TASK TO COMPLETE
The reply to the records below should contain exactly the lines from the line with "request_url: http://www.sanjiaolonggucj.cn/article/contact.html" through the line with "<title>联系我们 - 重庆金润知识产权代理有限公司</title>", and nothing besides.

GIVEN DATA
=======

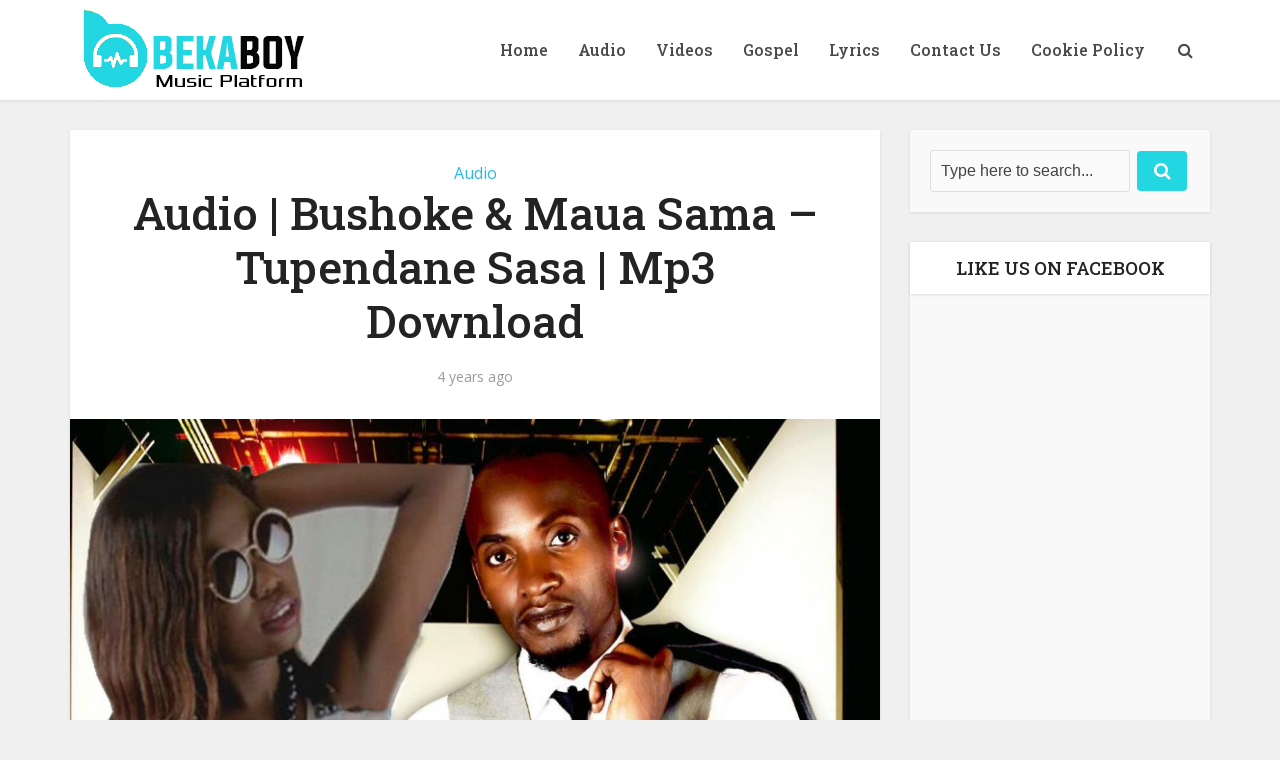

--- FILE ---
content_type: text/html; charset=utf-8
request_url: https://www.google.com/recaptcha/api2/aframe
body_size: 266
content:
<!DOCTYPE HTML><html><head><meta http-equiv="content-type" content="text/html; charset=UTF-8"></head><body><script nonce="bb7aD7Jb_x91f9F2arBt1w">/** Anti-fraud and anti-abuse applications only. See google.com/recaptcha */ try{var clients={'sodar':'https://pagead2.googlesyndication.com/pagead/sodar?'};window.addEventListener("message",function(a){try{if(a.source===window.parent){var b=JSON.parse(a.data);var c=clients[b['id']];if(c){var d=document.createElement('img');d.src=c+b['params']+'&rc='+(localStorage.getItem("rc::a")?sessionStorage.getItem("rc::b"):"");window.document.body.appendChild(d);sessionStorage.setItem("rc::e",parseInt(sessionStorage.getItem("rc::e")||0)+1);localStorage.setItem("rc::h",'1768965314906');}}}catch(b){}});window.parent.postMessage("_grecaptcha_ready", "*");}catch(b){}</script></body></html>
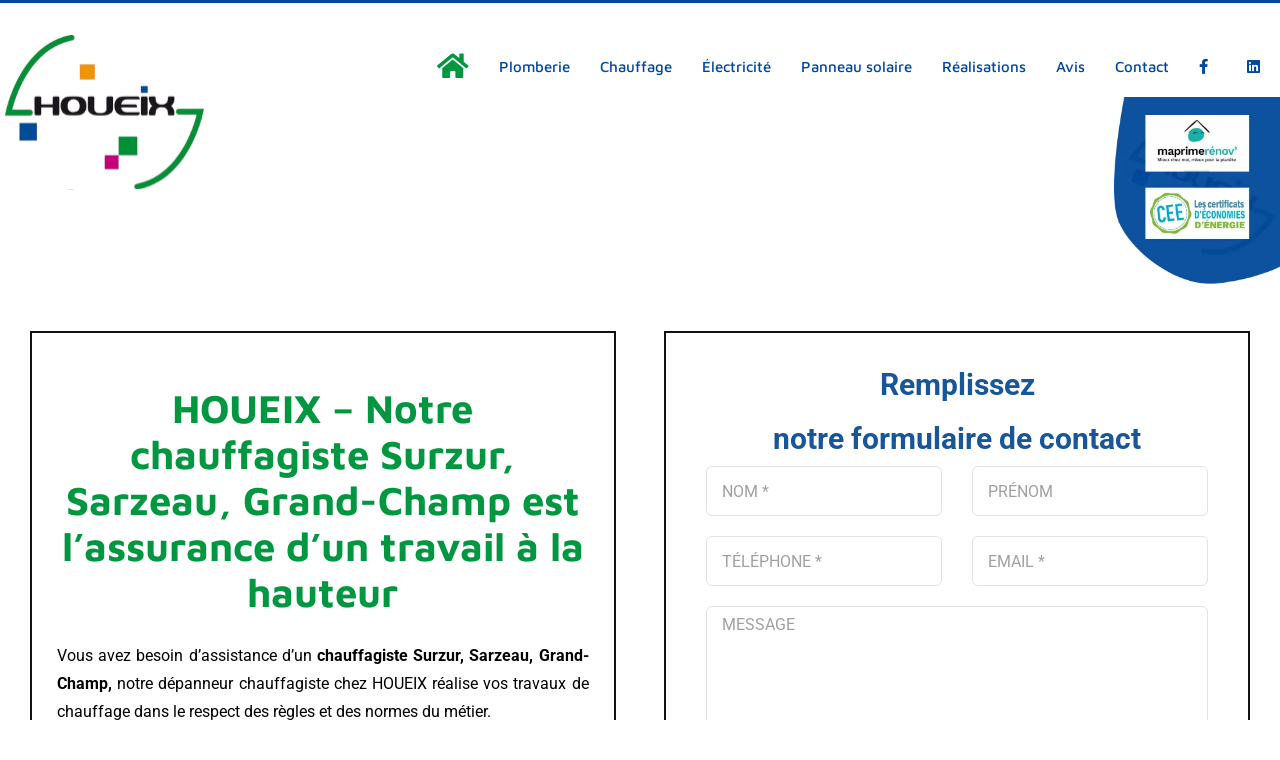

--- FILE ---
content_type: image/svg+xml
request_url: https://houeix56.fr/wp-content/uploads/2024/06/houeix-Installation-pompe-a-chaleur-Ploermel-Nv-logo.svg
body_size: 88580
content:
<?xml version="1.0" encoding="UTF-8"?>
<svg xmlns="http://www.w3.org/2000/svg" xmlns:xlink="http://www.w3.org/1999/xlink" width="200" height="155" viewBox="0 0 200 155" fill="none">
  <rect width="200" height="154.333" fill="url(#pattern0_58_233)"></rect>
  <defs>
    <pattern id="pattern0_58_233" patternContentUnits="objectBoundingBox" width="1" height="1">
      <use xlink:href="#image0_58_233" transform="scale(0.00166667 0.00215983)"></use>
    </pattern>
    <image id="image0_58_233" width="600" height="463" xlink:href="[data-uri]"></image>
  </defs>
</svg>
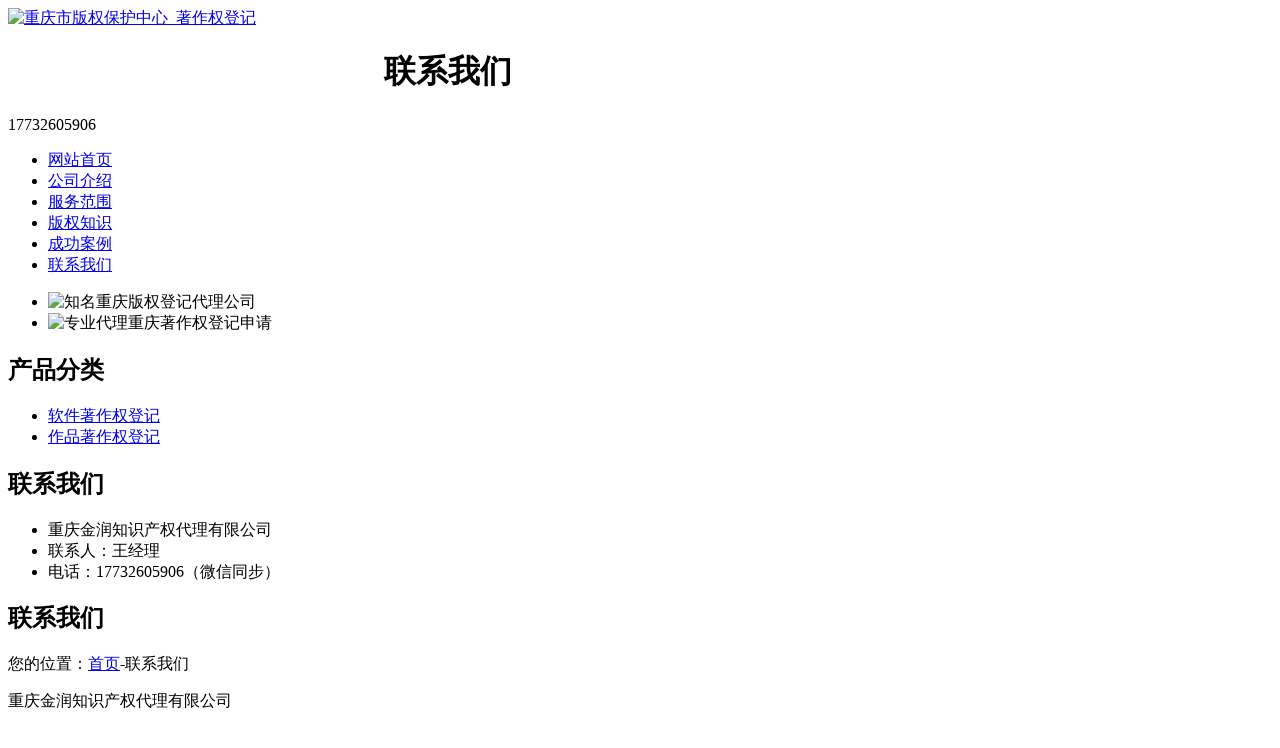

--- FILE ---
content_type: text/html; charset=utf-8
request_url: http://www.sanjiaolonggucj.cn/article/contact.html
body_size: 1888
content:
<!DOCTYPE html PUBLIC "-//W3C//DTD XHTML 1.0 Transitional//EN" "http://www.w3.org/TR/xhtml1/DTD/xhtml1-transitional.dtd">
<html xmlns="http://www.w3.org/1999/xhtml">
<head>
<meta http-equiv="Content-Type" content="text/html; charset=utf-8" />
<title>联系我们 - 重庆金润知识产权代理有限公司</title>
<link href="http://www.sanjiaolonggucj.cn/templets/default/css/style.css" rel="stylesheet" type="text/css" />
<script type="text/javascript" src="http://www.sanjiaolonggucj.cn/templets/default/js/jquery00.js"></script>
<script type="text/javascript" src="http://www.sanjiaolonggucj.cn/templets/default/js/s3Slider.js"></script>
</head>
<body>
<div class="wrap"> <div class="tou">
  <div class="toutop">
    <div class="logo"> <a href="http://www.sanjiaolonggucj.cn"><img src="http://www.sanjiaolonggucj.cn/templets/default/images/logo.jpg" alt="重庆市版权保护中心_著作权登记" /></a> </div>
    <div class="rexian">
      <h1>
        <marquee>
        联系我们
        </marquee>
      </h1>
      <p>17732605906</p>
    </div>
    <div class="clear"></div>
  </div>
  <ul class="nav">
            <li><a href="http://www.sanjiaolonggucj.cn/" title="网站首页">网站首页</a></li>
        <li><a href="http://www.sanjiaolonggucj.cn/article/about.html" title="公司介绍">公司介绍</a></li>
        <li><a href="http://www.sanjiaolonggucj.cn/category/chanpin/" title="服务范围">服务范围</a></li>
        <li><a href="http://www.sanjiaolonggucj.cn/category/news/" title="版权知识">版权知识</a></li>
        <li><a href="http://www.sanjiaolonggucj.cn/article/anli.html" title="成功案例">成功案例</a></li>
        <li><a href="http://www.sanjiaolonggucj.cn/article/contact.html" title="联系我们">联系我们</a></li>
        <div class="clear"></div>
  </ul>
  <div class="clear"></div>
</div>
<div id="banner">
  <div id="slider">
    <ul id="sliderContent">
      <li class="sliderImage"> <img src="http://www.sanjiaolonggucj.cn/templets/default/images/banner1.jpg" alt="知名重庆版权登记代理公司"/> <span class="top"></span> </li>
      <li class="sliderImage"> <img src="http://www.sanjiaolonggucj.cn/templets/default/images/banner2.jpg" alt="专业代理重庆著作权登记申请"/> <span class="top"></span> </li>
      <div class="clear sliderImage"></div>
    </ul>
  </div>
</div>  <div class="main"> <div class="left">
  <div class="list">
    <h2><a>产品分类</a></h2>
    <ul>
                        <li><a href="http://www.sanjiaolonggucj.cn/category/rjzzqdj/">软件著作权登记</a></li>
            <li><a href="http://www.sanjiaolonggucj.cn/category/zpzzqdj/">作品著作权登记</a></li>
                  <div class="clear"></div>
    </ul>
  </div>
  <div class="clear"></div>
  <div class="lianxi">
    <h2><a>联系我们</a></h2>
    <ul>
      <li>重庆金润知识产权代理有限公司</li>
<li>联系人：王经理</li>
<li>电话：17732605906（微信同步）</li>
    </ul>
  </div>
  <div class="clear"></div>
</div>    <div class="right">
      <div class="company">
        <div class="tit">
          <h2>联系我们</h2>
          <div class="weizhi">您的位置：<a href="http://www.sanjiaolonggucj.cn">首页</a>-联系我们</div>
          <div class="clear"></div>
        </div>
        <div class="huojia">
          <p><p>重庆金润知识产权代理有限公司</p><p>联系人：王经理</p><p>电话：17732605906（微信同步）</p><p><img src="http://www.sanjiaolonggucj.cn/uploads/20211229/bq.png" _src="http://www.sanjiaolonggucj.cn/uploads/20211229/bq.png"/></p></p>
        </div>
        <div class="tit">
          <h2>最新文章</h2>
          <div class="clear"></div>
        </div>
        <ul class="huojiaxinwen">
                              <li><a href="http://www.sanjiaolonggucj.cn/article/20240606113804.html" title="九龙坡区摄影版权查询方法与注意事项" target="_blank">九龙坡区摄影版权查询方法与注意事项</a><span>[ 2024-07-06 ]</span></li>
                    <li><a href="http://www.sanjiaolonggucj.cn/article/20240606113751.html" title="九龙坡区摄影版权查询指南" target="_blank">九龙坡区摄影版权查询指南</a><span>[ 2024-07-06 ]</span></li>
                    <li><a href="http://www.sanjiaolonggucj.cn/article/20240606113737.html" title="南川区影视版权形式：多元化与异业合作的趋势" target="_blank">南川区影视版权形式：多元化与异业合作的趋势</a><span>[ 2024-07-06 ]</span></li>
                    <li><a href="http://www.sanjiaolonggucj.cn/article/20240606113725.html" title="南川区影视版权形式：传统与数字化版权的交融" target="_blank">南川区影视版权形式：传统与数字化版权的交融</a><span>[ 2024-07-06 ]</span></li>
                    <li><a href="http://www.sanjiaolonggucj.cn/article/20240606113546.html" title="城口音乐版权登记费用解析" target="_blank">城口音乐版权登记费用解析</a><span>[ 2024-07-06 ]</span></li>
                    <li><a href="http://www.sanjiaolonggucj.cn/article/20240606113557.html" title="城口音乐版权登记费用探究" target="_blank">城口音乐版权登记费用探究</a><span>[ 2024-07-06 ]</span></li>
                  </ul>
        <div class="clear"></div>
      </div>
    </div>
    <div class="clear"></div>
  </div>
</div>
<div class="foot">
  <div class="wrap">
    <p>版权所有：<a href="http://www.sanjiaolonggucj.cn" title="重庆市版权保护中心_著作权登记">重庆金润知识产权代理有限公司</a>&nbsp;&nbsp;<script>
(function(){
    var bp = document.createElement('script');
    var curProtocol = window.location.protocol.split(':')[0];
    if (curProtocol === 'https') {
        bp.src = 'https://zz.bdstatic.com/linksubmit/push.js';
    }
    else {
        bp.src = 'http://push.zhanzhang.baidu.com/push.js';
    }
    var s = document.getElementsByTagName("script")[0];
    s.parentNode.insertBefore(bp, s);
})();
</script>&nbsp;<a href="/sitemap.xml" target="_blank">网站地图</a>&nbsp;&nbsp;技术支持QQ/微信：1766534168</p>
  </div>
</div></body>
</html>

=======

RESPONSE FOR THIS EXERCISE
request_url: http://www.sanjiaolonggucj.cn/article/contact.html
body_size: 1888
content:
<!DOCTYPE html PUBLIC "-//W3C//DTD XHTML 1.0 Transitional//EN" "http://www.w3.org/TR/xhtml1/DTD/xhtml1-transitional.dtd">
<html xmlns="http://www.w3.org/1999/xhtml">
<head>
<meta http-equiv="Content-Type" content="text/html; charset=utf-8" />
<title>联系我们 - 重庆金润知识产权代理有限公司</title>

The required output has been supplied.